Revirement de situation exceptionnel, mardi, alors que l'Association professionnelle des ingénieurs du gouvernement (APIGQ) a mis fin à son débrayage pour au moins deux semaines, le temps de consulter ses membres sur la dernière offre gouvernementale. Les ingénieurs seront donc sur les chantiers dès mercredi matin.
L'offre en question a pourtant été rejetée lundi par l'APIGQ qui a exigé qu'un arbitre vienne dénouer l'impasse dans les négociations.
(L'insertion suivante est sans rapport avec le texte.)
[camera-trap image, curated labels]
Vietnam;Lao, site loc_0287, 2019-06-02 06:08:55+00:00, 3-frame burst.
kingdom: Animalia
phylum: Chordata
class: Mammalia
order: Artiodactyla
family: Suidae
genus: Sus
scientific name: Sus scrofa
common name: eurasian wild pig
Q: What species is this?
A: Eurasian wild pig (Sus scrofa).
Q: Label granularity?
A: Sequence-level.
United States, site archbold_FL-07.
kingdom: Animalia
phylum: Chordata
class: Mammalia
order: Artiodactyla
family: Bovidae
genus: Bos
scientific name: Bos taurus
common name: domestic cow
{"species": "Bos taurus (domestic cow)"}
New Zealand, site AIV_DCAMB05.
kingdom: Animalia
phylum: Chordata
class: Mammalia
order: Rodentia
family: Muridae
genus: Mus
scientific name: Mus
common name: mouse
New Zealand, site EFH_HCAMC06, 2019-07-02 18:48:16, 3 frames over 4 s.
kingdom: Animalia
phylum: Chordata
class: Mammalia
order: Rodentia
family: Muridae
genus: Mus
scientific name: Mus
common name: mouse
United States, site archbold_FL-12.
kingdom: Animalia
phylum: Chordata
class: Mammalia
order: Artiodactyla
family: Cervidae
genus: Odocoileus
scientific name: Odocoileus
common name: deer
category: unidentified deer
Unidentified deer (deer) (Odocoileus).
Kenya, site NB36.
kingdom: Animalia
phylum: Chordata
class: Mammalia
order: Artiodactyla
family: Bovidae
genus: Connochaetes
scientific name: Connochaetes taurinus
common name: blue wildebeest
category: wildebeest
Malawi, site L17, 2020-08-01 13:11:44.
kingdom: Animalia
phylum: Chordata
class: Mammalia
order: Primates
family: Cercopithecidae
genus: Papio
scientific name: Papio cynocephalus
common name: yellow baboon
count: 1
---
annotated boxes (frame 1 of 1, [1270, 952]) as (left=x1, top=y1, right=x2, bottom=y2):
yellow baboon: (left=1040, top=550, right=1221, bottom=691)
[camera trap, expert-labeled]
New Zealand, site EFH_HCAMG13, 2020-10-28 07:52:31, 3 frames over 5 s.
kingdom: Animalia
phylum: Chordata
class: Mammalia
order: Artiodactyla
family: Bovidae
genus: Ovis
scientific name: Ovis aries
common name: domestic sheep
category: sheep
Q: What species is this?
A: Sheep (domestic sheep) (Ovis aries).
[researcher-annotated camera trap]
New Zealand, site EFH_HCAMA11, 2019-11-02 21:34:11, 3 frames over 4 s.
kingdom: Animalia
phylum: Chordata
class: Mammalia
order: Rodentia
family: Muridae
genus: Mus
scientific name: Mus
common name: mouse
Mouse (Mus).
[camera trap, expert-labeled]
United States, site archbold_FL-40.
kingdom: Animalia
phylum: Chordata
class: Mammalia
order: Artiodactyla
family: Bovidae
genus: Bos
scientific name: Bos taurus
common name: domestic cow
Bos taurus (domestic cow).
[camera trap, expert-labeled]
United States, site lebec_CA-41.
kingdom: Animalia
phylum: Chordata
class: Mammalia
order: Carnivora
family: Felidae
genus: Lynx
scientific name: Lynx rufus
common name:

Mais le «refus net» de Québec d'aller en arbitrage amène l'exécutif syndical à vouloir consulter ses membres.
«Les négociateurs du gouvernement nous reprochent à la table de ne pas avoir présenté l'offre à nos membres, explique Marc-André Martin, de l'APIGQ. Alors, on va aller le faire. On les prend au mot. Ce sont eux qui nous ont demandé ça.»
Toutefois, explique M. Martin, les statuts et règlements de l'organisation prévoient une procédure «d'une autre époque» qui s'étale sur deux semaines avant d'obtenir le résultat du vote. Et il refuse de laisser ses membres sur le trottoir deux semaines sans en connaître l'issue du scrutin.
«Imaginez, si on les consulte et que ça passe, on va avoir "grèvé" 14 jours de trop pour rien, a dit M. Martin. Je vais me faire attendre avec une brique et un fanal.» Les ingénieurs reprendront donc le boulot, quitte à retourner dans la rue après le vote si l'offre est rejetée.
Grève ou pas, le président du Conseil du trésor, Pierre Moreau, qui admet avoir du «mal à suivre» la stratégie des ingénieurs, prévient que l'arrêt de la grève ne repousse l'imposition d'une loi spéciale.
«Moi, ça n'a aucune espèce d'impact qu'ils suspendent la grève ou non, a dit M. Moreau. Ce qui a de l'impact, c'est s'ils suspendent ou non les négociations. (...) Ils ne peuvent pas tenir les Québécois tout l'été avec une épée au-dessus de leur tête.»
Le président du Conseil du trésor dit attendre une contre-offre des ingénieurs depuis vendredi. Des scénarios de loi spéciale circulent pour vendredi prochain, à la fin de la session, ou le lundi suivant, ce qui nécessiterait un rappel de la Chambre.
«Je n'ai pas de poignée dans le dos, a lancé M. Moreau. Si les ingénieurs pensent qu'ils peuvent parler sans avancer dans les négociations, ils n'ont pas le bon interlocuteur.»
La dernière offre gouvernementale propose des augmentations de 5,25% sur quatre ans, avec une hausse importante la cinquième année pour les ingénieurs d'expérience. Une rémunération additionnelle est aussi prévue pour les projets spéciaux.
L'APIGQ réclame une hausse salariale de 16,5% sur sept ans.